終末へ向けての暴走

 今週の火曜日、政府が「骨太方針」の骨子案なるものを経済財政諮問会議に提示した。基本的テーマは「新型コロナウイルス感染症の克服とポストコロナの経済社会の展望」で、4つある「新たな成長の源泉」の一つとして「官民挙げたデジタル化の加速」というのがあるらしい。例によって、まったく思慮というものを感じない。極めて短絡的に「デジタル」だ。少し立ち止まってその弊害を考えてみれば、そうそう安易に口に出せるものではない。まったく無思慮、無批判に、「デジタル」の新しい響きに心奪われ、デジタル化=進化と考え、それさえあれば何でも実現する、弊害などあろうわけがない、と錯覚しているようにしか思えない。本当に脳天気な「信仰」だ。
 私のように、スマホはおろか、コンピューターもインターネットもなかった時代に青少年期を過ごし、様々な学習をしてきた人間が、今にして文明の利器のお世話になるのはまだよい。物心ついた時からデジタル機器に囲まれ、それを通して学習活動をすれば、どうしても現実を正しく認識し、それに基づいて社会観、人間観を形成できるとは思えない。画面の中を通過していく情報を見ながら、しっかりとした哲学的思考が可能になるとも思えない。
 今年ベストセラーになった『スマホ脳』の著者は、スマホを現代のドラッグだと言っている。そんなことは、指摘されなくても分かっていることで、私もたぶん、何度かそんなことを書いている。一度手に入れてしまった技術は、少しでも目先に利益をもたらす限り、それにどんな害があろうとも使わずにはいられない。ほんのわずかなメリットに心奪われ、その後生まれてくる大きなデメリットには考えが至らない。それが人間というものの哀しい性質であることを、一体毎年何度思い知らされなければならないことか。
 スマホも手放せない、自動車も手放せない、ペットボトルも手放せない、それでいて核兵器は廃絶できるなどということがあろうとは思えない。同じことである。
 デジタルは特にたちが悪い。人間を内側から蝕むからである。核兵器がいかに危険で、一度使えば数十万人の命を奪うとは言っても、人間の精神が健全であれば、そのようなことにはならない。核兵器が多くの人の命を奪うのは、人間が使うからである。危ないのは核兵器ではなく、人間だ。だから、人間を内側から蝕むのは最も悪いことなのである。
 今日の朝日新聞に、文科相のインタビュー記事があった。教科書を完全デジタル化するかどうかで、文科相は「それはしない、しばらくは紙とデジタルを併用する」と明言した。これは少し救われる思いがした。しかし、しょせん「しばらくは」である。
 今の学校では「楽しく、分かりやすい」授業が求められている。私は非常に危険だと常に思っている。それは迎合趣味であると言ってもよいだろう。「楽しく、分かりやすく」なければ勉強する気にならないなどと言うのは、勉強する気がないのである。本当に何かを学びたいという強い意欲があれば、どんなに劣悪な環境でも、どんな教材からでも、人間は学ぶのである。
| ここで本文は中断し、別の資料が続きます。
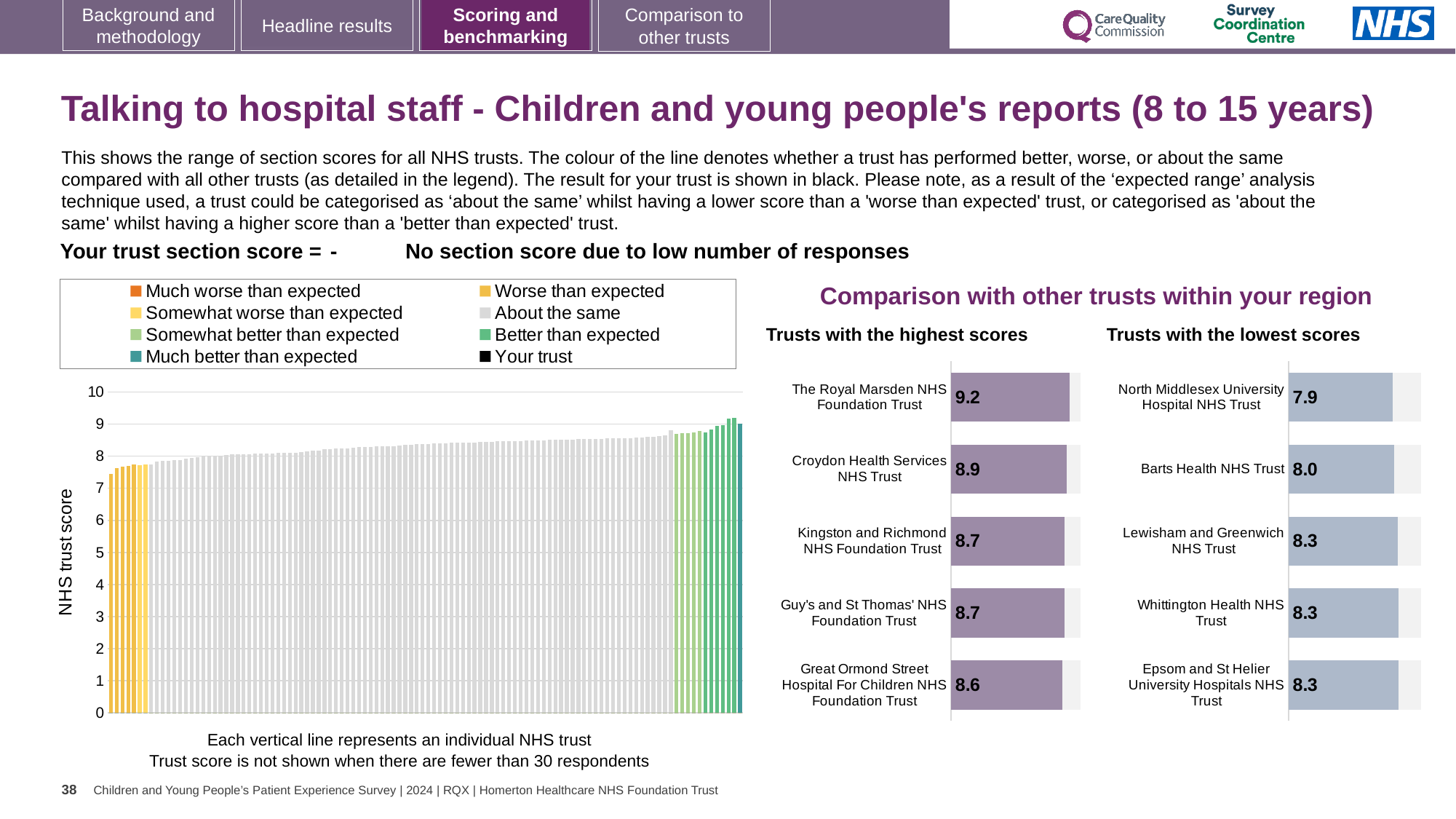
In the 'Trusts with the lowest scores' chart, which trust has the lowest score? North Middlesex University Hospital NHS Trust What kind of chart is the large chart on the left with the 'NHS trust score' axis? Bar chart In the large 'NHS trust score' chart, do the bar values rise or fall from left to right? Rise In the 'Trusts with the lowest scores' chart, what is the score for Barts Health NHS Trust? 8.0 In the 'Trusts with the highest scores' chart, what is the score for The Royal Marsden NHS Foundation Trust? 9.2 In the 'Trusts with the highest scores' chart, what is the score for Croydon Health Services NHS Trust? 8.9 In the 'Trusts with the highest scores' chart, which trust has the highest score? The Royal Marsden NHS Foundation Trust Which is larger: the score for Croydon Health Services NHS Trust in the 'Trusts with the highest scores' chart or the score for Barts Health NHS Trust in the 'Trusts with the lowest scores' chart? Croydon Health Services NHS Trust How many trusts are shown in the 'Trusts with the lowest scores' chart? 5 In the 'Trusts with the lowest scores' chart, what is the score for North Middlesex University Hospital NHS Trust? 7.9 How many entries does the legend of the large 'NHS trust score' chart list? 8 In the 'Trusts with the highest scores' chart, what is the difference between the scores of The Royal Marsden NHS Foundation Trust and Great Ormond Street Hospital For Children NHS Foundation Trust? 0.6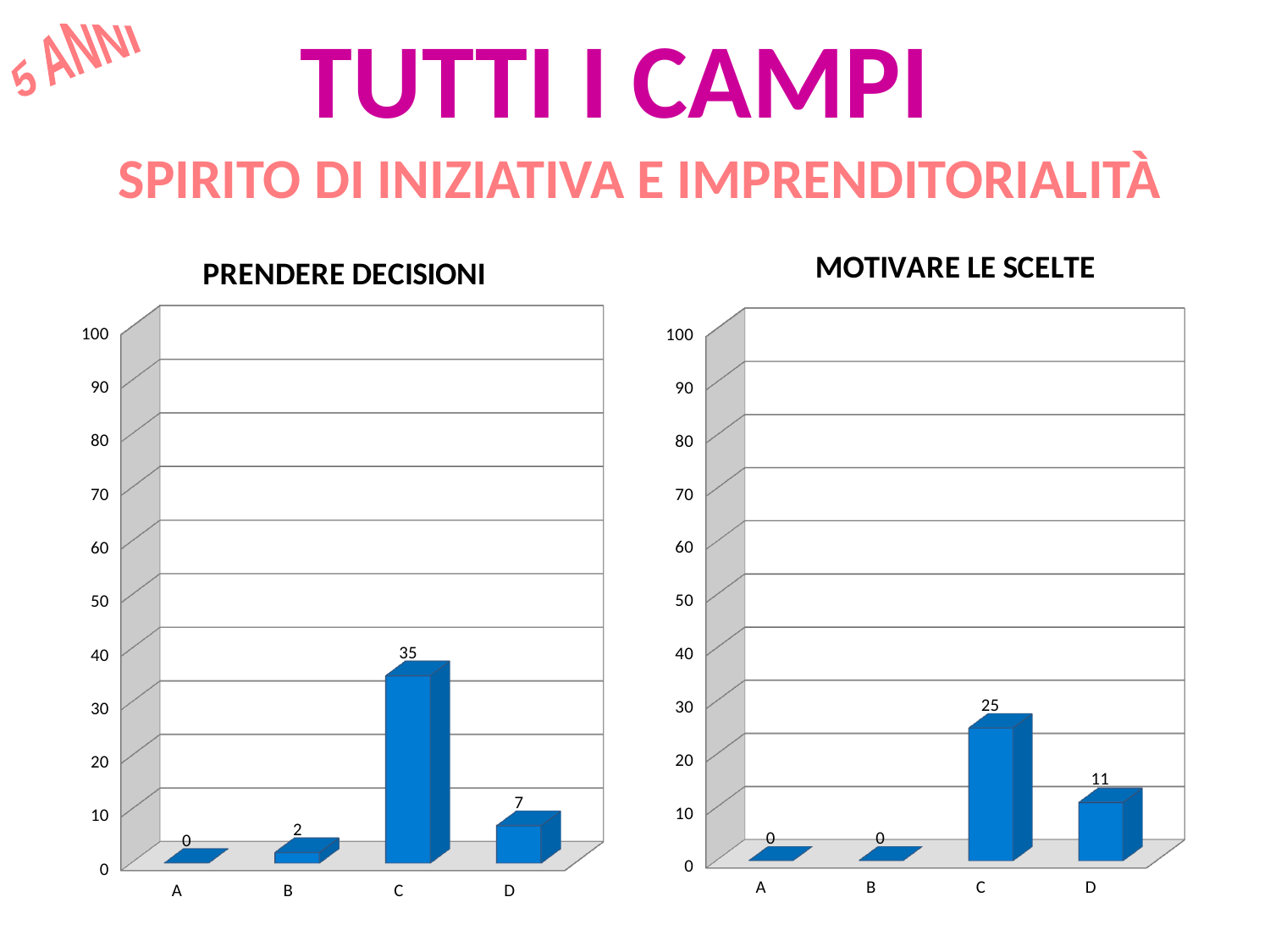
In the PRENDERE DECISIONI chart, what is the difference between the values for C and D? 28 In the MOTIVARE LE SCELTE chart, what is the value for category D? 11 In the PRENDERE DECISIONI chart, which category has the lowest value? A In the MOTIVARE LE SCELTE chart, which category has the highest value? C In the MOTIVARE LE SCELTE chart, what is the difference between the values for C and D? 14 In the MOTIVARE LE SCELTE chart, which is larger, the value for C or the value for D? C In the MOTIVARE LE SCELTE chart, what is the value for category C? 25 In the PRENDERE DECISIONI chart, what is the value for category C? 35 In the PRENDERE DECISIONI chart, what is the value for category B? 2 In the PRENDERE DECISIONI chart, which category has the highest value? C What kind of chart is the MOTIVARE LE SCELTE chart? Bar chart How many categories are shown in the PRENDERE DECISIONI chart? 4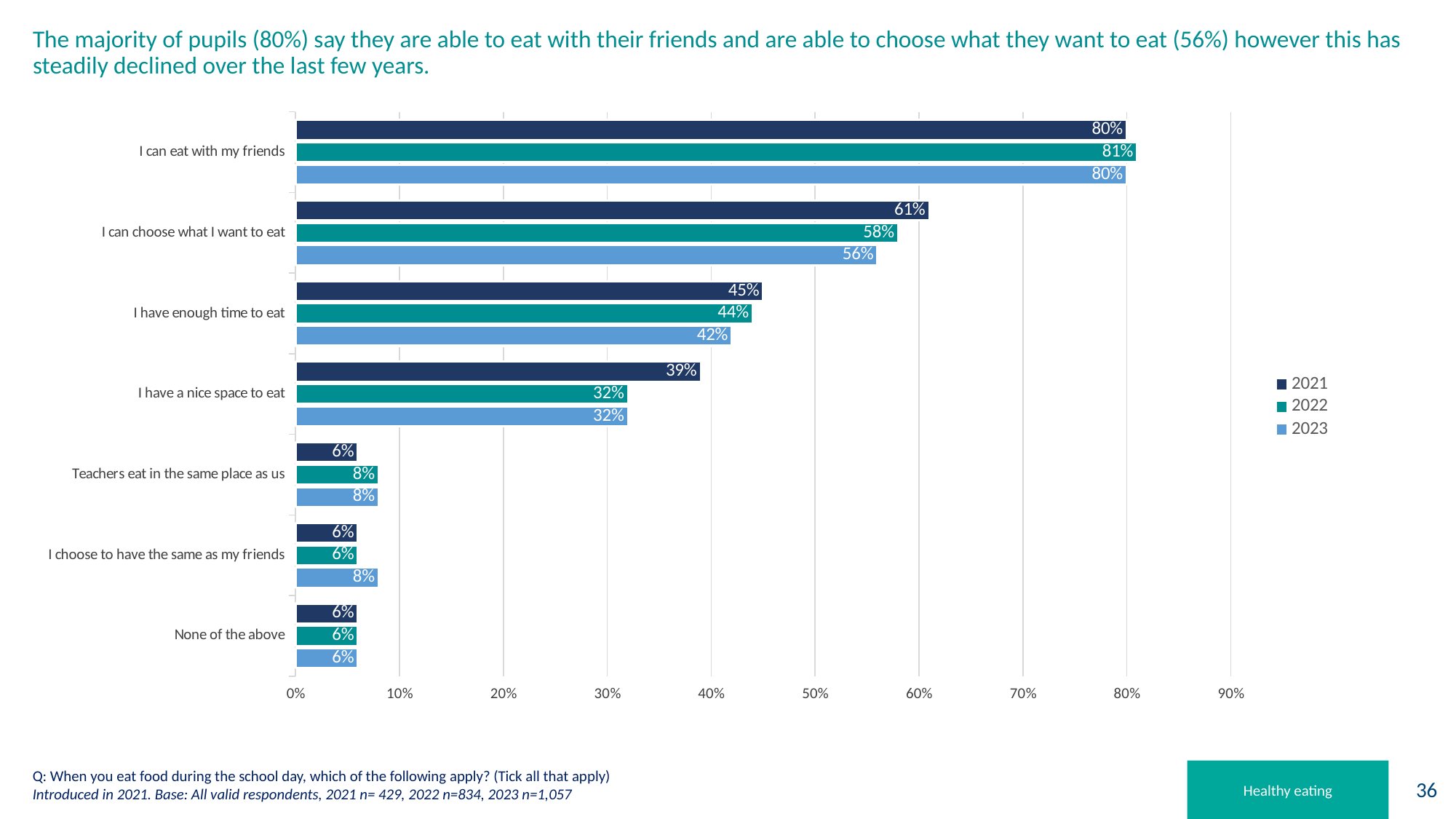
Which category has the lowest value in 2023? None of the above What is the difference between the 2021 and 2023 values for 'I can choose what I want to eat'? 5% How many series does the legend list? 3 Which category has the highest value in 2023? I can eat with my friends Did the value for 'I have enough time to eat' rise or fall from 2021 to 2023? Fall What kind of chart is shown on the slide? Bar chart What percentage of pupils said 'I can eat with my friends' in 2022? 81% Which years are listed in the chart legend? 2021, 2022, 2023 How many categories are shown on the chart? 7 Which is larger for 'I have a nice space to eat': the 2021 value or the 2022 value? 2021 What is the 2021 value for 'I have a nice space to eat'? 39% What is the 2023 value for 'I can choose what I want to eat'? 56%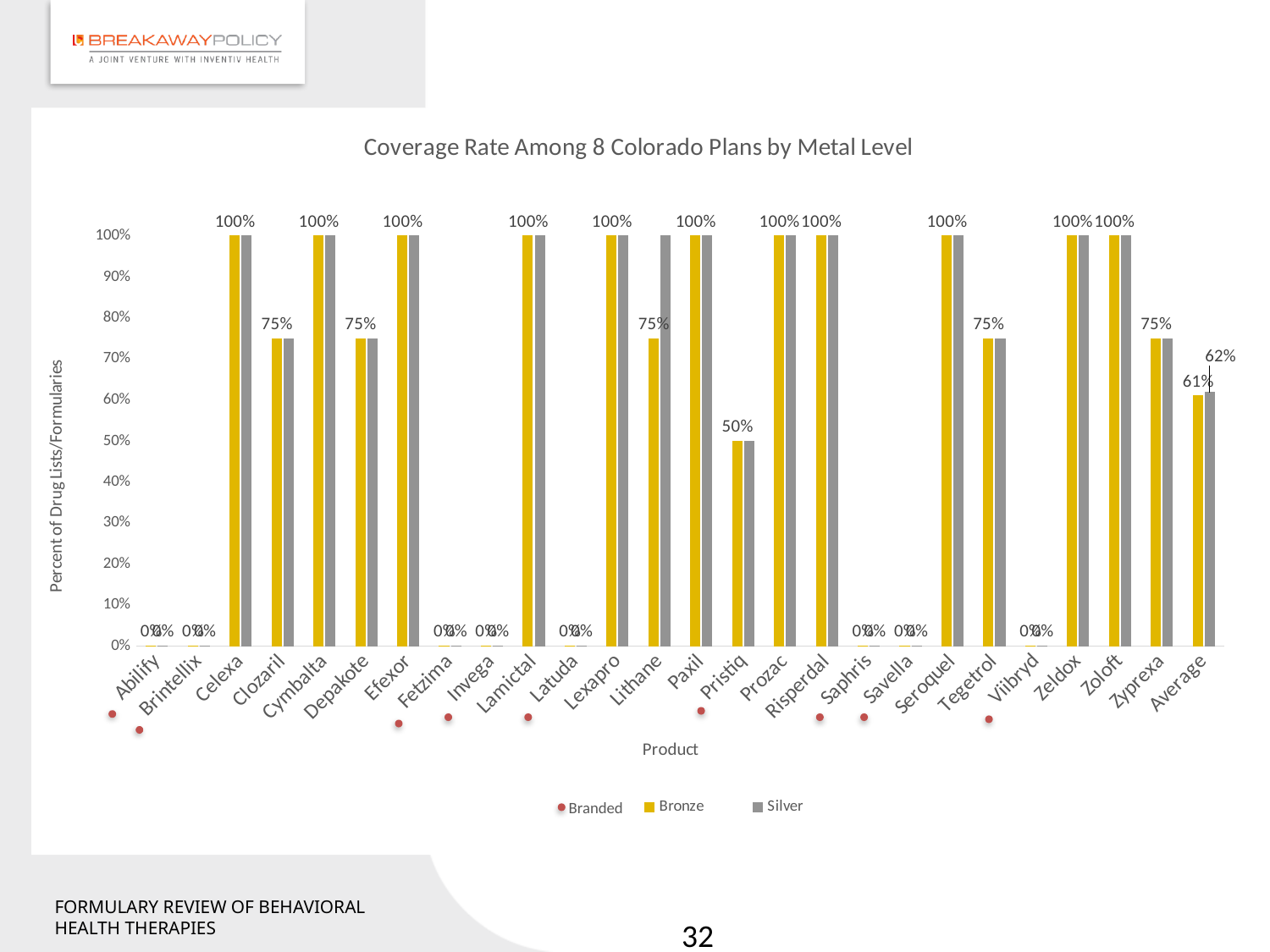
How many series does the legend list? 3 Which has a higher Bronze coverage rate, Zyprexa or Pristiq? Zyprexa What kind of chart is shown on the slide? bar chart What is the Bronze coverage rate for Pristiq? 50% What is the title of the y axis? Percent of Drug Lists/Formularies Among Clozaril, Pristiq and Zoloft, which product has the lowest Bronze coverage rate? Pristiq Is the Silver coverage rate for Lithane greater or less than 90%? greater What is the Bronze coverage rate for the Average category? 61% What is the Bronze coverage rate for Clozaril? 75% What is the Silver coverage rate for the Average category? 62% What is the difference between the Bronze coverage rate for Celexa and the Bronze coverage rate for Pristiq? 50% How many products (categories) are shown on the x axis, including Average? 26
 今の学校では、よく映像を見せ、プリントを配る。その結果、プリントがなければ学べない、映像がなければ不満を言う生徒は確実に増えている。プリントにしても、映像にしても、そこには制作者の主観が必ず入っている。誰かが解釈したものを通してしか学べなければ、ニュートラルな立場で是非を判断する訓練もできないだろう。
 とにかく、便利であればあるほど、親切であればあるほど、学びの本質は失われて行く。学ぶ側の意欲に問題があっても、デジタル機器があの手この手で学ぶ側を喜ばせ、勉強したような気分にさせてくれる。そんなことを当たり前だと思ってしまった人間は、もはや機器が無ければ何も学ぶことができない。それを脆弱と言わずに何と言おうか? しかも、楽で便利なものは、その程度の価値のものしか与えてくれない。費やしたエネルギーと得られる価値は常に等しい。
 少なくとも私は、価値あるものを手に入れるには、絶対にそれに見合った苦労が必要だ、楽と便利を信用しない、という旧弊な人間だ。その私にとって、脳天気なデジタル化推進は、人間の終末に向かって暴走をしているとしか思えないほどに、ただただ危うい。